Note pads and writing tablets are well known, but include numerous drawbacks and disadvantages. “Dry erase” tablets are a form of writing tablet popularly used at business meetings and such, in conjunction with a “dry erase” marker, wherein notes and diagrams can be made on the tablet's glossy and usually white face, and then completely and effortlessly removed with a simple wiping. Disadvantages of such tablets include their high cost to manufacture, heaviness, and lack of portability. As so far embodied, such tablets require either easels for support or hanging hardware for mounting to a wall and are not adaptable for simple and temporary affixation to such common household vertical surfaces as a refrigerator front, a kitchen cabinet, or even a wall, without using tools fastening hardware and causing installation damage. Hence, “dry erase” tablets are heretofore not practically capable of such household uses or uses in similar environments, and are not practical for simple movement from and adherence to one surface, and then another, as needed.
Magnet-backed devices, such as the notepad-including device described in U.S. Pat. No. 6,364,126, allow for temporary and removable affixation to refrigerator doors and similar ferritic surfaces. But their limitation to adherence to such ferritic surfaces reduces their usefulness, especially as even refrigerator doors are more frequently being made of non-ferritic materials. Such devices are also not sufficiently suggestive of such a note-taking capability, leaving potential note-takers scrambling to look for paper or such to write on without considering the capability of writing on the device.
Bound and loose-leaf notebooks are very popular and traditional items for recording notes. Few high school or college students are without a blank spiral-bound notebook at the start of a new course, waiting to be filled with course notes. While the outside “packaging” of such items vary greatly, including numerous designs and coverings, the appearance of the blank sheet of an opened bound or loose-leaf notebook is very familiar, and such an appearance invites and naturally suggests the purpose of note-taking. FIG. 5 of U.S. Pat. No. 6,682,248 shows a typical comb-bound notebook in such an open position. FIG. 3 of U.S. Pat. No. 2,252,783 shows a typical 3-ring loose-leaf notebook in such an open condition. Few would not immediately recognize that such a device in such a configuration is meant to be the recipient of written notes and reminders. Other notebooks are bound either permanently or in a refillable manner by such bindings as, but not limited to, various pluralities of openable or unopenable rings, helically-wound wiring, or tear-away spines. The key to the suggestion and invitation to use the device for note taking lies in the combination of at least a rectangular mostly-blank page with a hinge-type binding along the left or top edge.

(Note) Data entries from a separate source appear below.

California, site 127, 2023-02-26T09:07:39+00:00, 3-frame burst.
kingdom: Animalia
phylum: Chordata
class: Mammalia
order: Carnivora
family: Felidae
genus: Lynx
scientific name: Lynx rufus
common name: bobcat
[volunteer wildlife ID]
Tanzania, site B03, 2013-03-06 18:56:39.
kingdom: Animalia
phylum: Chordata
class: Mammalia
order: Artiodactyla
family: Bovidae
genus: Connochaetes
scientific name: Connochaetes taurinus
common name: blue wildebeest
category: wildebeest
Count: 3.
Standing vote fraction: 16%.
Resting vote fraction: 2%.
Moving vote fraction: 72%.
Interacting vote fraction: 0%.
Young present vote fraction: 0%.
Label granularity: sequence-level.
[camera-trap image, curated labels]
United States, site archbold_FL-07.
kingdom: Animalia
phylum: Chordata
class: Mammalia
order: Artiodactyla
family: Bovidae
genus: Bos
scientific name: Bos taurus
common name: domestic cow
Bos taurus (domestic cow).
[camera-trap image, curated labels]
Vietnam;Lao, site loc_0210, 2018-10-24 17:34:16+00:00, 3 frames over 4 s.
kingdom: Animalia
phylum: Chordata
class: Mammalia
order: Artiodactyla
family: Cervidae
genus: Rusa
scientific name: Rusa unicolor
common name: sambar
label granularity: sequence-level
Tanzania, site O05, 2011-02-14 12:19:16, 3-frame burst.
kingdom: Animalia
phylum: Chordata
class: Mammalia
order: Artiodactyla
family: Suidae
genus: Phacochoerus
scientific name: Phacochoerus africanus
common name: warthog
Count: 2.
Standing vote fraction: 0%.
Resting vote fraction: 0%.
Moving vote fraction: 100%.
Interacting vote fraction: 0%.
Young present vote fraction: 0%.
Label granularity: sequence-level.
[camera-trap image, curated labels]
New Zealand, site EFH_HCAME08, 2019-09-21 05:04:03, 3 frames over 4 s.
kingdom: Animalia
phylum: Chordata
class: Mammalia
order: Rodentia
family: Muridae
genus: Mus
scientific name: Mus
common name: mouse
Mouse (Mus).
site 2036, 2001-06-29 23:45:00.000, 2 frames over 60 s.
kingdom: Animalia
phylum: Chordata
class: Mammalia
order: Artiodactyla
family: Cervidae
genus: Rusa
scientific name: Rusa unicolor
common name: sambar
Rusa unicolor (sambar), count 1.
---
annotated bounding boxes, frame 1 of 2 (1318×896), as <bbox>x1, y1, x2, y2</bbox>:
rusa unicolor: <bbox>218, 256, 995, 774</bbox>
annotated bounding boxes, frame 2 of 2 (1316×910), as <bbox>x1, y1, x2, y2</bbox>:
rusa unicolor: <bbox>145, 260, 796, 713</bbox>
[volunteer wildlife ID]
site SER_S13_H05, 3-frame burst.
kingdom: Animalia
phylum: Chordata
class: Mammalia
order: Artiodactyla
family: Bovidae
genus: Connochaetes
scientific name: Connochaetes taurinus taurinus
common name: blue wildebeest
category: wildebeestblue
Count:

There exists a need for improvement in the versatility of notepads, and such is an object of the present invention. There exists a need for added convenience in the use of notepads, and such is an object of the present invention. There exists a need for improved attachment to a variety of surfaces by notepads, and such is an object of the present invention. There exists a need for improved removal from those surfaces and reuse in notepads, and such is an object of the present invention. There exists a need for elimination of residue left when such notepads are removed from such surfaces, and such is an object of the present invention. There exists a need for a more suggestive appearance in such notepads to better suggest their intended use and invite such use, and such are objects of the present invention. Further needs and objects exist which are addressed by the present invention, as may become apparent by the included disclosure of an exemplary embodiment thereof.